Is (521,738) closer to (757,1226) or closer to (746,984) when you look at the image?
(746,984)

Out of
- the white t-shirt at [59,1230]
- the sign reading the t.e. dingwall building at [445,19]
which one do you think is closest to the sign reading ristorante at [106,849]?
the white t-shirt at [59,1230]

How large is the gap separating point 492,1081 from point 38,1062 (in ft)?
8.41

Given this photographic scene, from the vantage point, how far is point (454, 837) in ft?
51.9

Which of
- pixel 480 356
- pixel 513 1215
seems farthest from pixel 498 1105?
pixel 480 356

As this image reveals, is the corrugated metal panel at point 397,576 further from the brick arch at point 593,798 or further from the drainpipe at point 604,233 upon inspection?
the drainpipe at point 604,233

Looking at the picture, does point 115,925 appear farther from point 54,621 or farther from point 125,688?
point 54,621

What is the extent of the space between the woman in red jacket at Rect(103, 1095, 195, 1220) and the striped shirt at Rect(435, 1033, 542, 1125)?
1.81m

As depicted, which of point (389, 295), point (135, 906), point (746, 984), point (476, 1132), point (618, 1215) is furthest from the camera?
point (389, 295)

§ **Instruction**
Please convert all of the lines above into a JSON list of strings, with one string per line and blank lines left out.

§ **Result**
[
  "Is (521,738) closer to (757,1226) or closer to (746,984) when you look at the image?",
  "(746,984)",
  "Out of",
  "- the white t-shirt at [59,1230]",
  "- the sign reading the t.e. dingwall building at [445,19]",
  "which one do you think is closest to the sign reading ristorante at [106,849]?",
  "the white t-shirt at [59,1230]",
  "How large is the gap separating point 492,1081 from point 38,1062 (in ft)?",
  "8.41",
  "Given this photographic scene, from the vantage point, how far is point (454, 837) in ft?",
  "51.9",
  "Which of",
  "- pixel 480 356",
  "- pixel 513 1215",
  "seems farthest from pixel 498 1105?",
  "pixel 480 356",
  "As this image reveals, is the corrugated metal panel at point 397,576 further from the brick arch at point 593,798 or further from the drainpipe at point 604,233 upon inspection?",
  "the drainpipe at point 604,233",
  "Looking at the picture, does point 115,925 appear farther from point 54,621 or farther from point 125,688?",
  "point 54,621",
  "What is the extent of the space between the woman in red jacket at Rect(103, 1095, 195, 1220) and the striped shirt at Rect(435, 1033, 542, 1125)?",
  "1.81m",
  "As depicted, which of point (389, 295), point (135, 906), point (746, 984), point (476, 1132), point (618, 1215) is furthest from the camera?",
  "point (389, 295)"
]